Helpful Resources

Helpful Resources for Web Admins/Website Owners

General Notes:

  • Brozzler crawls can not be scheduled. This is problematic as more and more of our regularly crawled sites require Brozzler.
  • Expanding Crawl to Accept Vimeo Videos
    • Add the following seed scope rules:
      • Ignore Robots.txt
      • Expand Scope to include URL if it matches the SURT: http://(com,vimeocdn

Seed/Crawl Notes

  • President Granberg Inauguration (no longer active)
    • Embedded media not compliant with youtube-dl
  • GW Law Course Catalog
    • https://courses.law.gwu.edu/
      • This website runs on the Blazor web framework.
      • Known issue with replay of crawls.
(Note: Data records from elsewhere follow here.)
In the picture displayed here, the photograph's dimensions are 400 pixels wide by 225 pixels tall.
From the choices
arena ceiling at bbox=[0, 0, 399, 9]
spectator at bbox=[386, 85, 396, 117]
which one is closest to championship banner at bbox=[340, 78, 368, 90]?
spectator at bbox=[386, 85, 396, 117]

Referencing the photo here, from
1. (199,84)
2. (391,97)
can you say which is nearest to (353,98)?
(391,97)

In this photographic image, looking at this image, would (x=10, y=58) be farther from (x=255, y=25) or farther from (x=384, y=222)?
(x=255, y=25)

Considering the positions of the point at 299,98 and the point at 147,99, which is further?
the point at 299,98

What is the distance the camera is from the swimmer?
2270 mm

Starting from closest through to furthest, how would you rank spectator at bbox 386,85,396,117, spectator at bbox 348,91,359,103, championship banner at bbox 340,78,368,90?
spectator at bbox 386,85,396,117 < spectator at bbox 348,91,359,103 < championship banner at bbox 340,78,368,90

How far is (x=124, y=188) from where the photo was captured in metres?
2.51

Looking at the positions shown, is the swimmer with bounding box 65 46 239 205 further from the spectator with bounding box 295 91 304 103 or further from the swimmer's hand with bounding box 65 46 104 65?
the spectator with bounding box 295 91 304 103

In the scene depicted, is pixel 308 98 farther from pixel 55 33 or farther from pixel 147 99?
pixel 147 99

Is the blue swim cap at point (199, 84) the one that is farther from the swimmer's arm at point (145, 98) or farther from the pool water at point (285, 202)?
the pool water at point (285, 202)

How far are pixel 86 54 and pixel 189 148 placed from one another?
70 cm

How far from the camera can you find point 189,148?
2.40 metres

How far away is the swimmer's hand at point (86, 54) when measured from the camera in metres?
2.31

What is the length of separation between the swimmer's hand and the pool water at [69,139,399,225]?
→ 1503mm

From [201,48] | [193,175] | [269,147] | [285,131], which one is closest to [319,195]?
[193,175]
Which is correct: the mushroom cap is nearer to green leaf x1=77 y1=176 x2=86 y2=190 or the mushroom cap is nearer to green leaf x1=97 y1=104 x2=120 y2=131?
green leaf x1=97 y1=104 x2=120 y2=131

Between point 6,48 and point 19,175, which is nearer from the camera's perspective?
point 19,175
Correspondence with Archive-It indicates that this is an issue with replay in WaybackMachine, not with the actual crawls.
        • “The issue in this case boils down to the way that the original site appends unique ID strings to each request for the course information shown. The ID generated by the archived site does not match the original from crawl time, so we end up with pieces missing…I think that it will be necessary to teach our Wayback replay software to ignore these unique IDs and just load the file with the closest matching URL. “
  • NEA Websites
    • Resource Page
      • Need time to better scope this crawl. Issues with pagination on the resource library pages.
  • Foggy Bottom Association
    • Use Brozzler!
    • Wix site, Seed scoped w/ Archive-It’s recommendations for WIX: https://support.archive-it.org/hc/en-us/articles/208824546-Archiving-Wix-sites
    • False 404 crawl trap results; unresolved.
  • Beltwaypoetry.com
    • Crawl trap w/ social media and contact form embeds (?)
      • Scope rules:
        • block URL if it contains “?share=”
        • block URL if it contains ““/contact-form-7/”